— THE PROBLEM —
Tally the lines in the material below that contain the string "left", where letter case matters. Reply with the number only.

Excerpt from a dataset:
━━━━━━━━━━━━━━━━━━━━━━━━━━━━━━

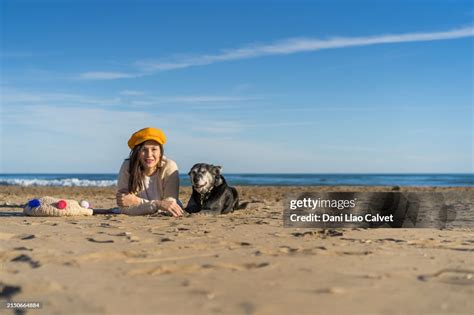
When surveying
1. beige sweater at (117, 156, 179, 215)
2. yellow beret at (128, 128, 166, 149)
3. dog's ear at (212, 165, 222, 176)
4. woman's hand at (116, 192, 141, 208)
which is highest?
yellow beret at (128, 128, 166, 149)

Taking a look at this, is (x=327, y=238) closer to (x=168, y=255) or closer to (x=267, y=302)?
(x=168, y=255)

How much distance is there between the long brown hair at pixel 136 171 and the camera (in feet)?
25.1

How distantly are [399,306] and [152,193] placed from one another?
19.0 ft

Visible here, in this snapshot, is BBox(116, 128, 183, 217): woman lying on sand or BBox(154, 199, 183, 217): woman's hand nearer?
BBox(154, 199, 183, 217): woman's hand

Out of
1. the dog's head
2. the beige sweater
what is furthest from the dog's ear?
the beige sweater

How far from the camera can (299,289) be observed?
10.1ft

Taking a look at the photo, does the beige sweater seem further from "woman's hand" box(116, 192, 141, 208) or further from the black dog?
the black dog

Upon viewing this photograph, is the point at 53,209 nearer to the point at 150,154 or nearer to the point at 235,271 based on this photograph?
the point at 150,154

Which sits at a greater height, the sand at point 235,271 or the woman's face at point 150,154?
the woman's face at point 150,154

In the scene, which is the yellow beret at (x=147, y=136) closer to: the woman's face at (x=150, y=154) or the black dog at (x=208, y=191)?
the woman's face at (x=150, y=154)

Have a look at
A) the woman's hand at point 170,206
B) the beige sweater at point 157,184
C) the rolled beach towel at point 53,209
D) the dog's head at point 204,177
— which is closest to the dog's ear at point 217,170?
the dog's head at point 204,177

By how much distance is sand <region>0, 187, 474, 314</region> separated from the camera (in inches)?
110

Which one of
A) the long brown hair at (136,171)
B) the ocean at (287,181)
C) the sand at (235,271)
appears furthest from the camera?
the ocean at (287,181)

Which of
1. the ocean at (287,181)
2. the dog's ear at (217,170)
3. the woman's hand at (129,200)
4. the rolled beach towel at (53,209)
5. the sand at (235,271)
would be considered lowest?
the ocean at (287,181)
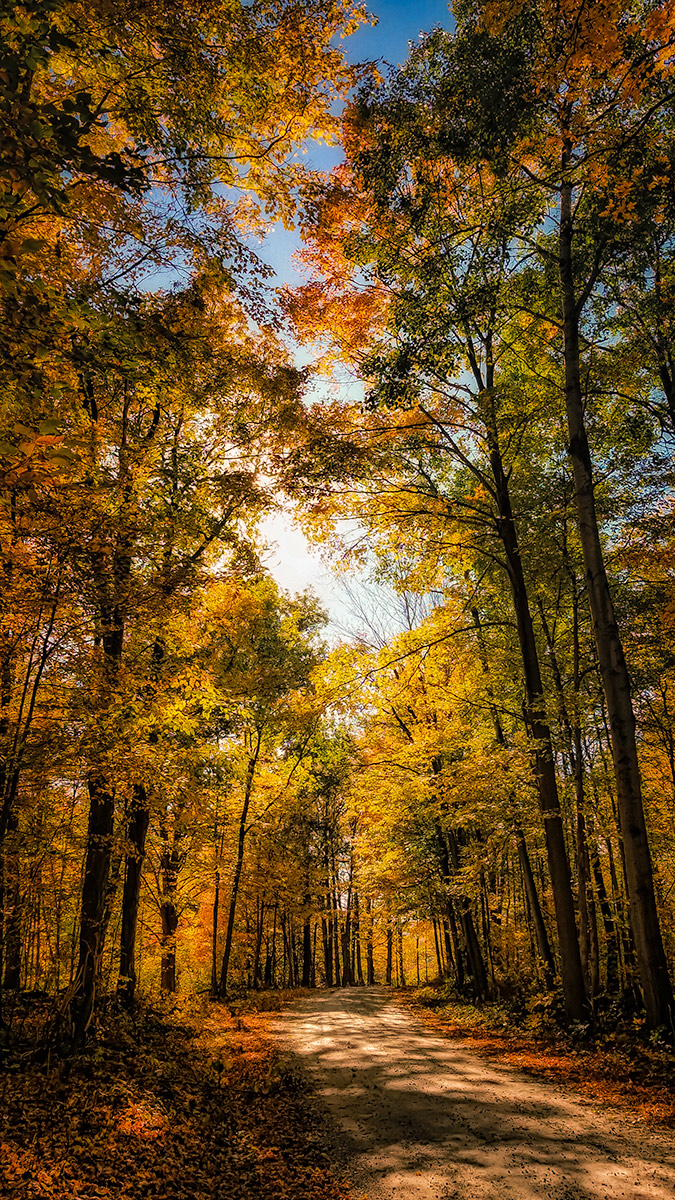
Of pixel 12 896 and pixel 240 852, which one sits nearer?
pixel 12 896

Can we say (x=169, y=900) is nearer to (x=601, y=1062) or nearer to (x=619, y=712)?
(x=601, y=1062)

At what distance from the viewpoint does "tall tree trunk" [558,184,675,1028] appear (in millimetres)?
6699

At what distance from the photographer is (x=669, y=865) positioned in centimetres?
1294

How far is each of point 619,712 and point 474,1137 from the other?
4.90 meters

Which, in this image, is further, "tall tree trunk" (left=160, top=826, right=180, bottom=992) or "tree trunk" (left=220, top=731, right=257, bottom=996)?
"tree trunk" (left=220, top=731, right=257, bottom=996)

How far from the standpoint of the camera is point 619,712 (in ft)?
24.0

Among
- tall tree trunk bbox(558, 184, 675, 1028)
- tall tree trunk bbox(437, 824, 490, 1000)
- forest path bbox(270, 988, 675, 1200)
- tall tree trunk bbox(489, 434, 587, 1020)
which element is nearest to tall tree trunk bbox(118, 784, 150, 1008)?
forest path bbox(270, 988, 675, 1200)

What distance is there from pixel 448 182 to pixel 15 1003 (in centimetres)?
1399

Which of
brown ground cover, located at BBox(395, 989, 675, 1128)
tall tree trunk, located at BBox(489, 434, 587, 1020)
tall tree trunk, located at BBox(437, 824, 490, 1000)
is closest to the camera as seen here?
brown ground cover, located at BBox(395, 989, 675, 1128)

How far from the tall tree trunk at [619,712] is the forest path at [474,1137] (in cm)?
186

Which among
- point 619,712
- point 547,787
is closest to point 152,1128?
point 619,712

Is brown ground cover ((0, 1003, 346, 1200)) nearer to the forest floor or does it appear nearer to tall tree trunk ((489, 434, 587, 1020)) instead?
the forest floor

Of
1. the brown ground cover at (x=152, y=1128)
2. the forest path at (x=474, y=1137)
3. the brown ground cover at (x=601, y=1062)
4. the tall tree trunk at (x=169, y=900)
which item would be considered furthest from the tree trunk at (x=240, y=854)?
the forest path at (x=474, y=1137)

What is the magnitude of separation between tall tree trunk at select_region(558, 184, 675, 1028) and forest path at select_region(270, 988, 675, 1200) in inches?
73.2
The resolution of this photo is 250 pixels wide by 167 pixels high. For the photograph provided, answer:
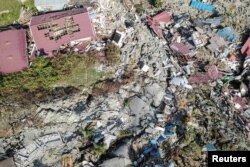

━━━━━━━━━━━━━━━━━━━━━━━━━━━━━━

— RESPONSE —
2